:: Extrait du document ::
::::::::

24Le principe d’une lecture allégorique suppose de ne pas prendre le texte à la lettre, sans postuler cependant que tout élément doit s’entendre en figure. Nombre de motifs peuvent être toutefois versés aisément par Mme Dacier au bénéfice de la lecture morale : ainsi de la note (19), qui « remarque » une fois de plus l’attitude d’Euryloque : « Fuyons sans perdre un moment… C’est ce que doit dire courageusement tout homme que l’idée de volupté commence à attaquer » ; ou de l’intervention de Mercure que la note (22), déjà rappelée, met au service d’une interprétation chrétienne de l’épisode, en faisant entendre un écho du credo (« Ne nous soumets pas à la tentation ») ; ou encore de la note (26) consacrée à la Moly :

Le sens caché sous l’allégorie n’est pas difficile à pénétrer, et Eustathe l’a expliqué à merveille. Mercure est la raison, ou même le dieu des sciences, et la plante qui donne pour préservatif et dont la racine est noire et la fleur blanche et douce, parce que les principes de l’instruction sont désagréables et amers, comme Platon le dit fort bien […] Sa fleur est blanche et douce, parce que les fruits de l’instruction sont doux, agréables et nourrissants. Mercure donne cette plante, parce que l’instruction ne peut venir que de Dieu. Mercure ne porte pas avec lui cette plante, mais il la prend dans le lieu même où il est, pour marquer que partout Dieu se trouve, on peut trouver l’instruction et la sagesse pourvu qu’il veuille nous enseigner, et que nous soyons disposés à l’écouter et lui obéir.

25Dont acte. Les éléments résiduels, ceux qui résistent à une telle lecture allégorique sont passés par pertes et profits, on verra bientôt lesquels.

::::::::

:: Lignes extraites ::

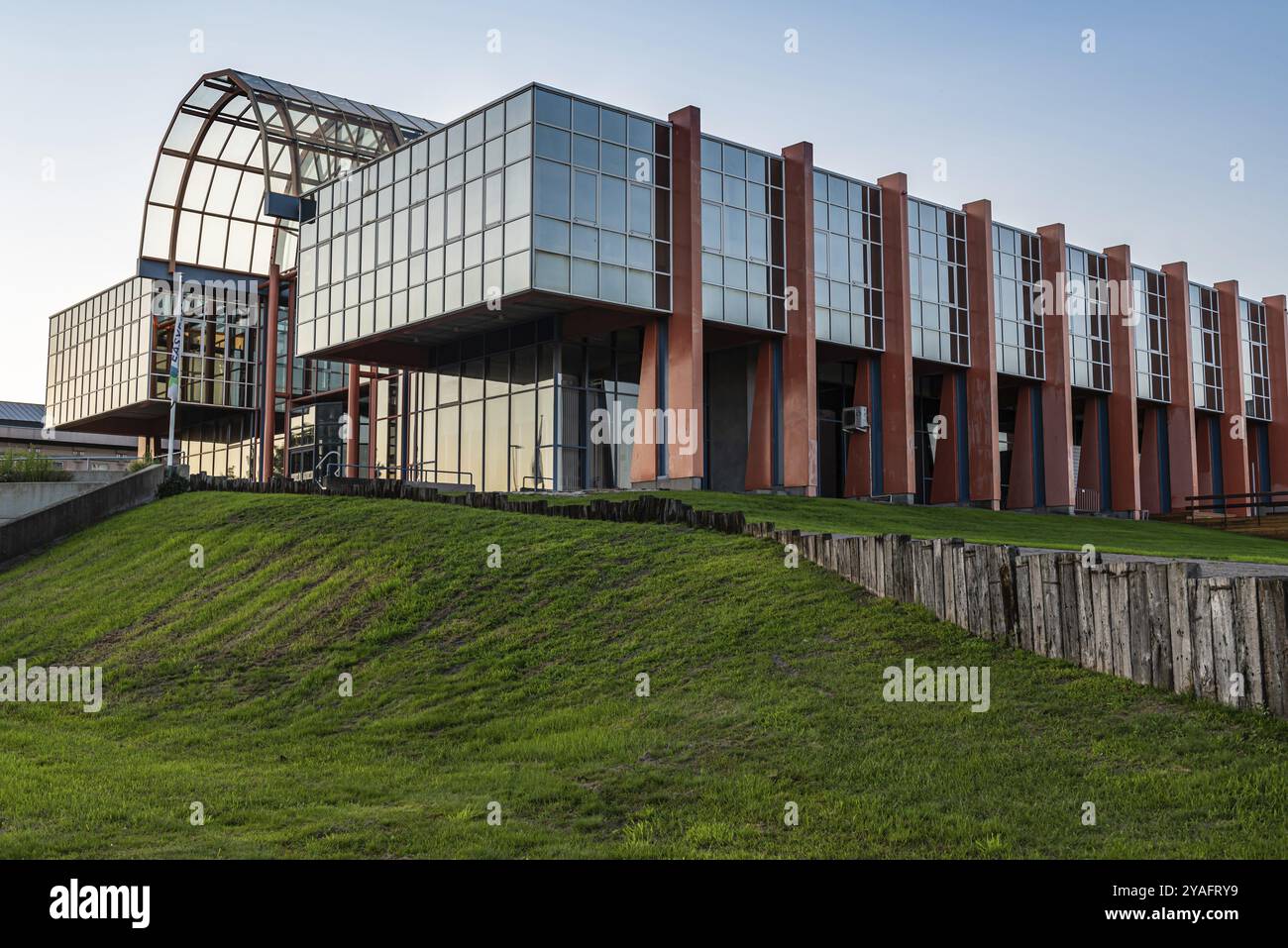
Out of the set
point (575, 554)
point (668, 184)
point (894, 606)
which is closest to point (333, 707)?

::::::::

:: Problème à traiter ::
Écrivez la suite du passage sur la lecture allégorique de Mme Dacier, en reprenant juste après sa dernière phrase.

:: Réponse à l'exercice ::
26Mais comment arrêtera-t-on d’abord avec certitude que la lecture allégorique est bien « autorisée » pour cet épisode de l’Odyssée ? Il faut relire la note (23), où l’accent du philologue perce dans la voix de l’interprète qui « remarque » le recours à une comparaison dans le récit d’Euryloque à Ulysse :

[nos compagnons sont] comme des pourceaux dans des étables… Par ce seul mot comme Homère fait voir que cette métamorphose est une allégorie ; les compagnons d’Ulysse ne sont pas changés effectivement en pourceaux, ils ne sont pourceaux que par la vie qu’ils mènent.

27Mais s’il n’y a là qu’une façon de parler, si la métamorphose n’est jamais qu’une métaphore, c’est donc que Circé n’est nullement une magicienne, mais seulement une courtisane ? On ne peut entendre cette surprenante déclaration de Mme Dacier sans reconnaître qu’elle se livre à deux opérations en même temps, en dotant l’épisode de deux significations qu’elle est tentée ici d’afficher comme compatibles ou « surperposables » ; l’épisode « dirait » à la fois que la volupté métamorphose les hommes (les fait changer de vie) et que Circé est (historiquement) une courtisane – dans les deux cas, nul besoin de sortilèges (ils sont la part de la fiction). En d’autres termes : Mme Dacier nous dévoile le sens seulement allégorique d’une métamorphose qui voile encore une scène littérale (le héros se risquant dans une « maison de débauches » – Ulysse au bordel).

28Le moins qu’on puisse dire est que la suite de l’épisode résiste à pareil traitement, mais Mme Dacier ne s’en alarme guère ; elle est encline, face à tout dysfonctionnement, à suspecter le texte plutôt que son interprétation. La note (15) en témoigne :

[…enfin tout le corps de véritables pourceaux, mais leur esprit était encore entier comme auparavant…]C’est-à-dire, qu’ils étaient vautrés dans l’ordure comme de véritables pourceaux, qu’ils avaient abandonné leur corps à la débauche, mais que leur esprit n’était absolument pas changé. Cependant il est certain que l’esprit ne demeure pas entier à ceux qui s’abandonnent au vice.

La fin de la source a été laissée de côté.